━━━━━ Data for the task

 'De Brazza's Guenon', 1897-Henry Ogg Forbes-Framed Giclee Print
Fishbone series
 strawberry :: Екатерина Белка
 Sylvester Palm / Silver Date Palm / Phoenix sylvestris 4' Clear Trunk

━━━━━━━━━━
━━━━━ Data for the task

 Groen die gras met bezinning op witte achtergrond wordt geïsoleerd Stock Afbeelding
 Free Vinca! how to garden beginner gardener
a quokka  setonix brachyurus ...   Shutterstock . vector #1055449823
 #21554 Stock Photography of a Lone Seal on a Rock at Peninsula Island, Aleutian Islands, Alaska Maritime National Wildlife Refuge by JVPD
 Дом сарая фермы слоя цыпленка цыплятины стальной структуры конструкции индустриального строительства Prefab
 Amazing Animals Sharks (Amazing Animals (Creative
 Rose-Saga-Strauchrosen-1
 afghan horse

━━━━━━━━━━

- _What is required_
Once you find the line with "Forbes-Framed Giclee Print" in the entries above, output it and each line after it up to and including the line with "Sylvester Palm /", and nothing else.

- _Written response_
 'De Brazza's Guenon', 1897-Henry Ogg Forbes-Framed Giclee Print
Fishbone series
 strawberry :: Екатерина Белка
 Sylvester Palm / Silver Date Palm / Phoenix sylvestris 4' Clear Trunk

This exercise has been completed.